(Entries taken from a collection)

-=-=-

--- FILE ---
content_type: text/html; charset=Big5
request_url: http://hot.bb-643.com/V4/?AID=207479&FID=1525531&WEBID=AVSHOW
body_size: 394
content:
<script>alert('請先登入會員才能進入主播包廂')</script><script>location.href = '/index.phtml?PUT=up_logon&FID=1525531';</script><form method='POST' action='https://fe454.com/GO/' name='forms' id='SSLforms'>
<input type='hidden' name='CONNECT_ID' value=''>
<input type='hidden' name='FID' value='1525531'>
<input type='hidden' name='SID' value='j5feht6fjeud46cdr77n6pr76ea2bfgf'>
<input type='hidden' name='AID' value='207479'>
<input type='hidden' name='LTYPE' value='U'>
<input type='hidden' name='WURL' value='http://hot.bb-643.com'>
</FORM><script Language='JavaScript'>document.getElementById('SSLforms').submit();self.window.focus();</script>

-=-=-

▶ [Action item]
Could you transcribe the records in full, exactly?

▶ [Written answer]
--- FILE ---
content_type: text/html; charset=Big5
request_url: http://hot.bb-643.com/V4/?AID=207479&FID=1525531&WEBID=AVSHOW
body_size: 394
content:
<script>alert('請先登入會員才能進入主播包廂')</script><script>location.href = '/index.phtml?PUT=up_logon&FID=1525531';</script><form method='POST' action='https://fe454.com/GO/' name='forms' id='SSLforms'>
<input type='hidden' name='CONNECT_ID' value=''>
<input type='hidden' name='FID' value='1525531'>
<input type='hidden' name='SID' value='j5feht6fjeud46cdr77n6pr76ea2bfgf'>
<input type='hidden' name='AID' value='207479'>
<input type='hidden' name='LTYPE' value='U'>
<input type='hidden' name='WURL' value='http://hot.bb-643.com'>
</FORM><script Language='JavaScript'>document.getElementById('SSLforms').submit();self.window.focus();</script>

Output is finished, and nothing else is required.